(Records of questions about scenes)
────────

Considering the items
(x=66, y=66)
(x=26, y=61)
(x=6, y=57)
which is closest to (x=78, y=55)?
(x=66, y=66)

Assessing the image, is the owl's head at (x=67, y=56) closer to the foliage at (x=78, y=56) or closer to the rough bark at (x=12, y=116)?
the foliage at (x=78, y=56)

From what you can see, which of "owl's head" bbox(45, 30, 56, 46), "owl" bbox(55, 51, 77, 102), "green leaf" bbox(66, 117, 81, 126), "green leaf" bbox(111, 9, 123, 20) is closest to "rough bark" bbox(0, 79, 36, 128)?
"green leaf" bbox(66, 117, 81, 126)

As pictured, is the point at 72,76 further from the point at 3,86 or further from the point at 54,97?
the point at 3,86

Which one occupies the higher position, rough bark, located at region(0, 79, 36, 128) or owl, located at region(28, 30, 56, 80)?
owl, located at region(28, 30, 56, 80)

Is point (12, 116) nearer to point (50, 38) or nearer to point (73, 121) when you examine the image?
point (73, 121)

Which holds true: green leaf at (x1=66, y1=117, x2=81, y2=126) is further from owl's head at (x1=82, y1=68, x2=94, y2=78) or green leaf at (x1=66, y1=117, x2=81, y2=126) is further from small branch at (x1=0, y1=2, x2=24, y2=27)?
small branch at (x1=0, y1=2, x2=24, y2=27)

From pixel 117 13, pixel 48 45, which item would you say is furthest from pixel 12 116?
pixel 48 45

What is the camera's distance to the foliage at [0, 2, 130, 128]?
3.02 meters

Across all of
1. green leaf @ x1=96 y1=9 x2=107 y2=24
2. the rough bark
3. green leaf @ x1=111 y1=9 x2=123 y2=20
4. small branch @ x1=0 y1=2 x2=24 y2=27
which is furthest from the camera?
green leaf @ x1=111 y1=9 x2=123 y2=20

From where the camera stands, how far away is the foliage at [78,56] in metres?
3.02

────────

* [EXERCISE PROMPT] Swap every "owl's head" in the lines above for "owl's face", and reproduce all the lines with nothing else altered.

* [TASK RESPONSE]
Considering the items
(x=66, y=66)
(x=26, y=61)
(x=6, y=57)
which is closest to (x=78, y=55)?
(x=66, y=66)

Assessing the image, is the owl's face at (x=67, y=56) closer to the foliage at (x=78, y=56) or closer to the rough bark at (x=12, y=116)?
the foliage at (x=78, y=56)

From what you can see, which of "owl's face" bbox(45, 30, 56, 46), "owl" bbox(55, 51, 77, 102), "green leaf" bbox(66, 117, 81, 126), "green leaf" bbox(111, 9, 123, 20) is closest to "rough bark" bbox(0, 79, 36, 128)?
"green leaf" bbox(66, 117, 81, 126)

As pictured, is the point at 72,76 further from the point at 3,86 or further from the point at 54,97?
the point at 3,86

Which one occupies the higher position, rough bark, located at region(0, 79, 36, 128) or owl, located at region(28, 30, 56, 80)?
owl, located at region(28, 30, 56, 80)

Is point (12, 116) nearer to point (50, 38) or nearer to point (73, 121) when you examine the image?
point (73, 121)

Which holds true: green leaf at (x1=66, y1=117, x2=81, y2=126) is further from owl's face at (x1=82, y1=68, x2=94, y2=78) or green leaf at (x1=66, y1=117, x2=81, y2=126) is further from small branch at (x1=0, y1=2, x2=24, y2=27)?
small branch at (x1=0, y1=2, x2=24, y2=27)

From pixel 117 13, pixel 48 45, which item would you say is furthest from pixel 12 116?
pixel 48 45

What is the camera's distance to the foliage at [0, 2, 130, 128]?
3.02 meters

Across all of
1. green leaf @ x1=96 y1=9 x2=107 y2=24
2. the rough bark
3. green leaf @ x1=111 y1=9 x2=123 y2=20
4. small branch @ x1=0 y1=2 x2=24 y2=27
which is furthest from the camera?
green leaf @ x1=111 y1=9 x2=123 y2=20

From where the camera stands, how far away is the foliage at [78,56] in metres?
3.02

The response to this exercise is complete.